Le principe de l'opt-in s'applique-il lorsque la prospection vise des personnes morales ?
La directive laisse aux Etats membres le choix du régime concernant la prospection des personnes morales. Concernant les télécopies et automates d'appel, la position française a déjà été arrêtée par les deux ordonnances précitées des 25 juillet et 23 août 2001 : le régime de l'opt-in demeure. Ce principe continue donc de s'appliquer sans exception aux prospections par télécopie et automates d'appel.

Concernant les emails, SMS ou MMS, il convient d'attendre le texte de transposition français. Toutefois, on peut penser, et espérer, que la France suivra la doctrine classique de la CNIL selon laquelle les adresses emails et les numéros de téléphone portable sont des données personnelles, même lorsqu'ils ont un caractère professionnel.
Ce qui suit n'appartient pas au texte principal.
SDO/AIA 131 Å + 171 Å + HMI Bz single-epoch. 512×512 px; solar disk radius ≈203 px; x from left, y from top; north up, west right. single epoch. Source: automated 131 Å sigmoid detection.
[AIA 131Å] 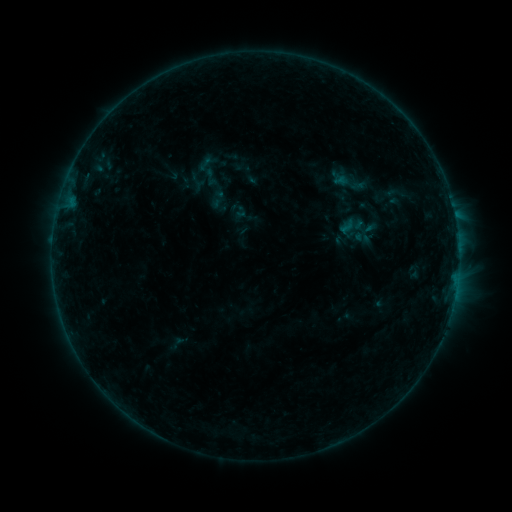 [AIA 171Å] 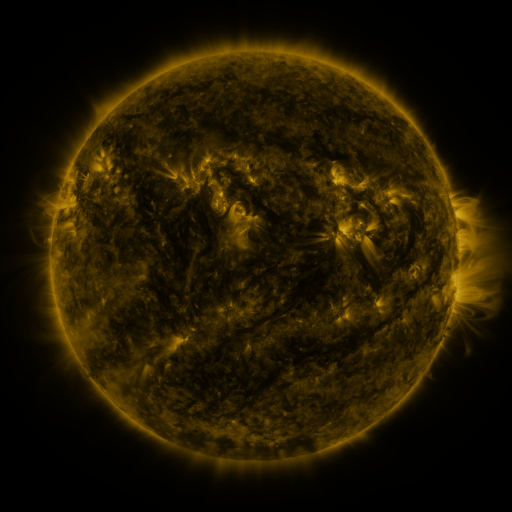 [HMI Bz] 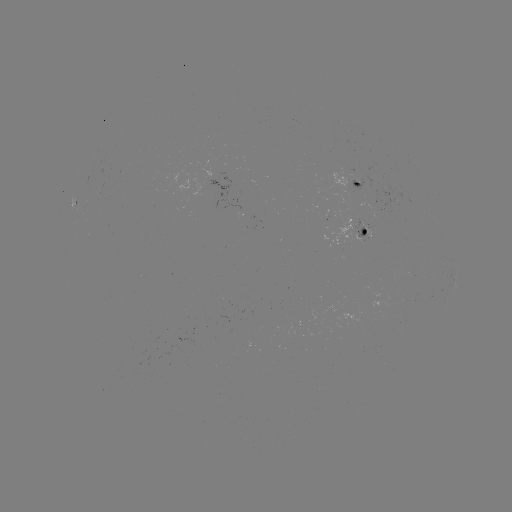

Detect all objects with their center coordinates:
sigmoid: (201, 167, 220, 187)
sigmoid: (335, 211, 367, 244)
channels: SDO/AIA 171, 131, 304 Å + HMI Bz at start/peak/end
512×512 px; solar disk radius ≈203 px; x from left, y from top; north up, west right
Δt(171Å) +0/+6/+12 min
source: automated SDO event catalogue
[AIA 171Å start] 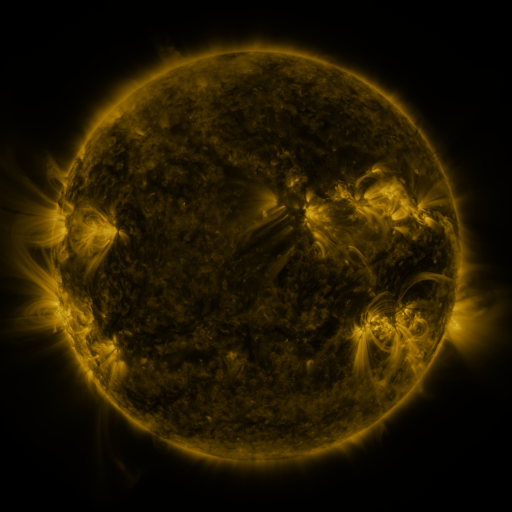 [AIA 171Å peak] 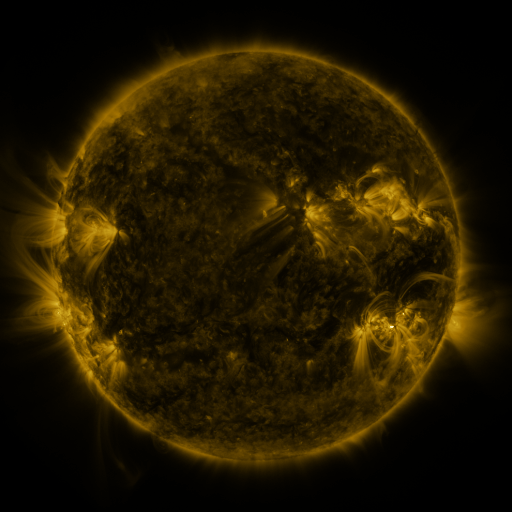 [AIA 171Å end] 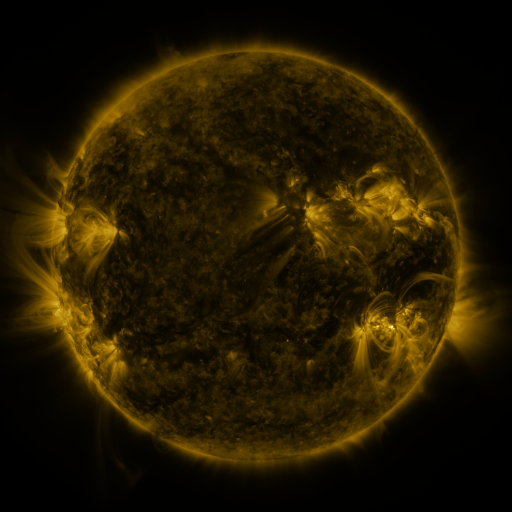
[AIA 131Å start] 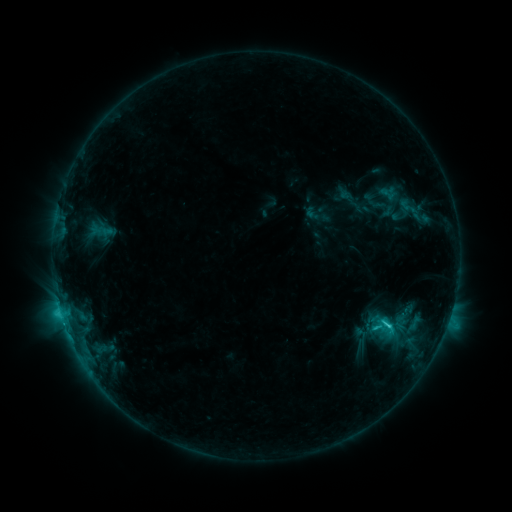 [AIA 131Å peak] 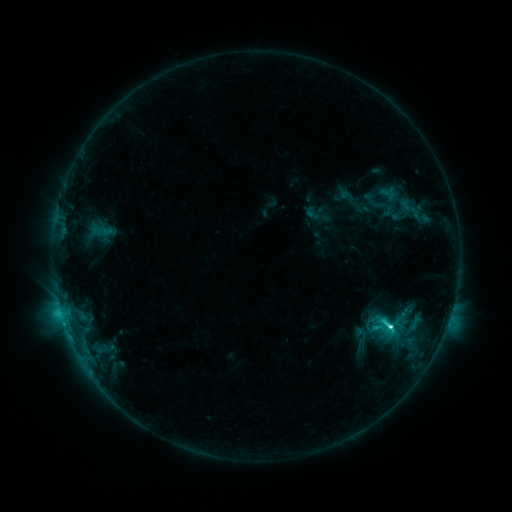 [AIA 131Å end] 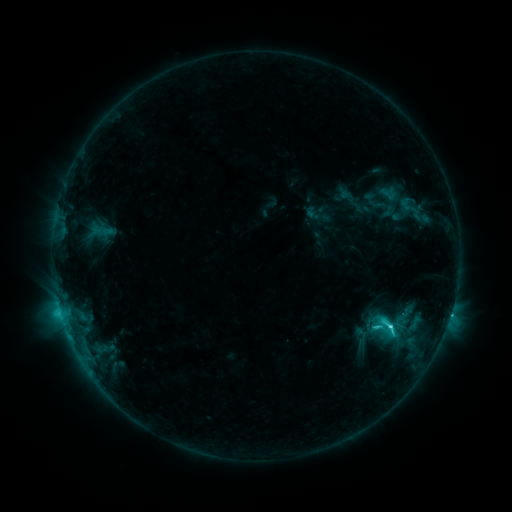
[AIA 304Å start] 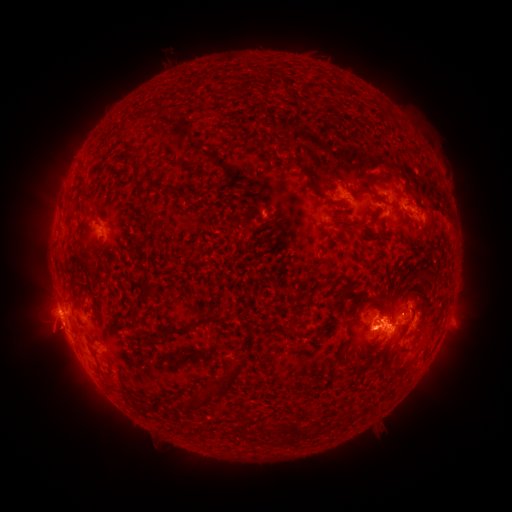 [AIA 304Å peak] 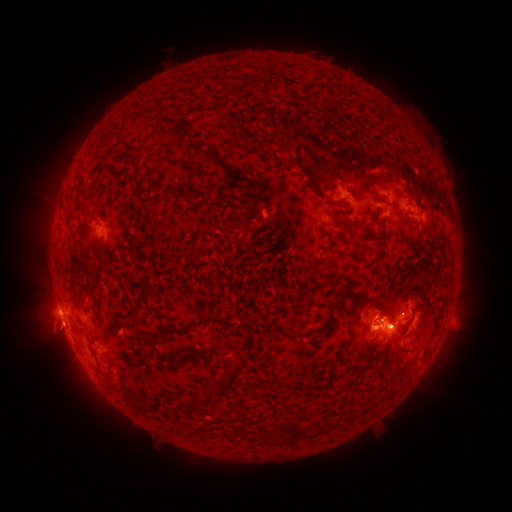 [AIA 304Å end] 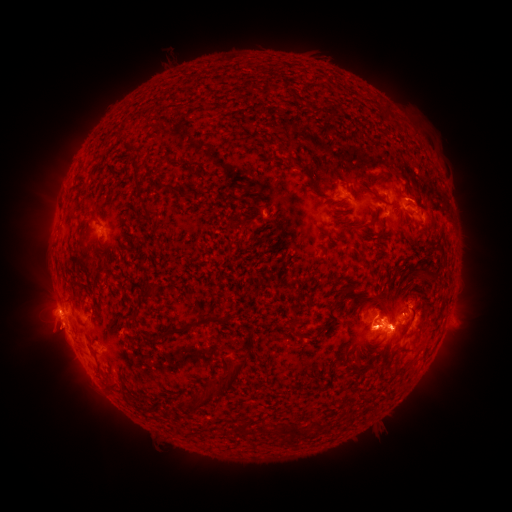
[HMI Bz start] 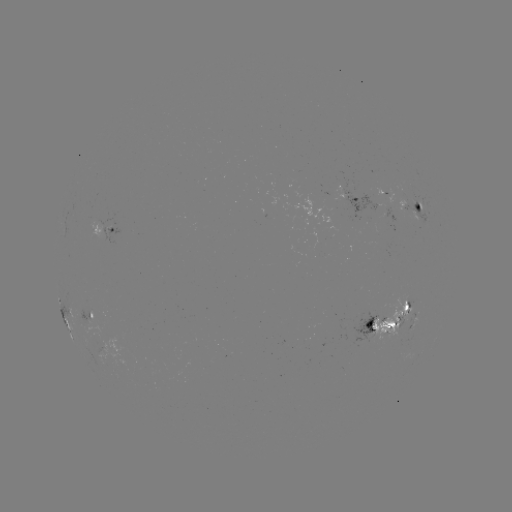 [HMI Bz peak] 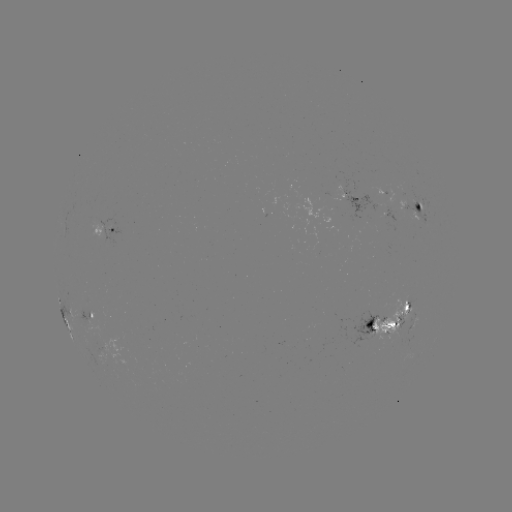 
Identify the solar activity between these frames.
C7.4 flare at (390, 327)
En conséquence, le régime de l'opt-in serait applicable également aux prospections de personnes morales par courriers électronique et par SMS ou MMS.

Pour les emails, le principe de l'opt-in ne s'applique pas aux relations post-contractuelles
Par exception, la directive du 12 juillet 2002 prévoit que lorsqu'une personne physique ou morale a obtenu "directement" une adresse électronique dans le cadre d'une "vente d'un produit ou d'un service", il lui est possible d'exploiter cette adresse afin de proposer des "produits ou services analogues", dès lors que l'internaute a la faculté de s'y opposer.

Il s'agit donc, dans ce cas précis, d'un retour au système de l'opt-out. A nouveau, il conviendra bien évidemment de s'assurer que l'adresse électronique obtenue "directement", a également été obtenue loyalement, aux regard des dispositions de la loi Informatique et libertés de 1978. Par ailleurs, il y a fort à parier que le législateur puis les tribunaux auront à interpréter les conditions de cette exception, et notamment la notion de "produits ou services analogues". D'une manière générale, il s'agira de s'interroger sur la valeur et la portée du consentement préalable des destinataires de prospection.

Les codes de conduites adoptés par les fédérations de marketing direct et de vente à distance fixent des lignes de conduite visant au respect des garanties en matière de collecte de données et d'information. Ces codes devront désormais rappeler également à leurs adhérents le respect du principe de l'opt-in.